## [Exercise brief]
Word for word, restate the lines of the material below from its first line through the one containing "Consider this experimental". Omit the rest.

## [Provided data]
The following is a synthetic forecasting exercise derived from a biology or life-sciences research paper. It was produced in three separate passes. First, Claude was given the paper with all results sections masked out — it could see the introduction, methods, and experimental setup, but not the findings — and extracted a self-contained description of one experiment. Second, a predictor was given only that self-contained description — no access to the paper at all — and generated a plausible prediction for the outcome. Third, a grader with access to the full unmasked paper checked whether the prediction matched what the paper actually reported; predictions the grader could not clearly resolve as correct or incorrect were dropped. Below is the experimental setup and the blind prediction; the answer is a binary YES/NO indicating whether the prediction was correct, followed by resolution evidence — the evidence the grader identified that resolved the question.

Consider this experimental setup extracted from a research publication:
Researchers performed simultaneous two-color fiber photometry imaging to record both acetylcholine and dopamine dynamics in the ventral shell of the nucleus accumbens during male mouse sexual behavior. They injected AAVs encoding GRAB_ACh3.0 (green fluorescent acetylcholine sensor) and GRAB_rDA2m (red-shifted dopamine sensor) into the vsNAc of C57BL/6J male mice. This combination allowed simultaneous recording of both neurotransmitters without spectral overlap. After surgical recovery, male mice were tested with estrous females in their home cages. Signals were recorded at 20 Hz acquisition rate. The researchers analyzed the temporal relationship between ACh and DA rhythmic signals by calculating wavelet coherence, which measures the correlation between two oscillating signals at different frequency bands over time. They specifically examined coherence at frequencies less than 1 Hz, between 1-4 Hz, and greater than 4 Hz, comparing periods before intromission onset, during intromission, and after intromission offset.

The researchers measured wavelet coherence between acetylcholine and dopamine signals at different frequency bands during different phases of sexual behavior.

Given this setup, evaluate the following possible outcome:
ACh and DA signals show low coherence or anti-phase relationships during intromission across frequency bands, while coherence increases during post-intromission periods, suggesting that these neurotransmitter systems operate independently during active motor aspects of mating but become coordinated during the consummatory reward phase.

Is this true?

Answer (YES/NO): NO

## [Response area]
The following is a synthetic forecasting exercise derived from a biology or life-sciences research paper. It was produced in three separate passes. First, Claude was given the paper with all results sections masked out — it could see the introduction, methods, and experimental setup, but not the findings — and extracted a self-contained description of one experiment. Second, a predictor was given only that self-contained description — no access to the paper at all — and generated a plausible prediction for the outcome. Third, a grader with access to the full unmasked paper checked whether the prediction matched what the paper actually reported; predictions the grader could not clearly resolve as correct or incorrect were dropped. Below is the experimental setup and the blind prediction; the answer is a binary YES/NO indicating whether the prediction was correct, followed by resolution evidence — the evidence the grader identified that resolved the question.

Consider this experimental setup extracted from a research publication:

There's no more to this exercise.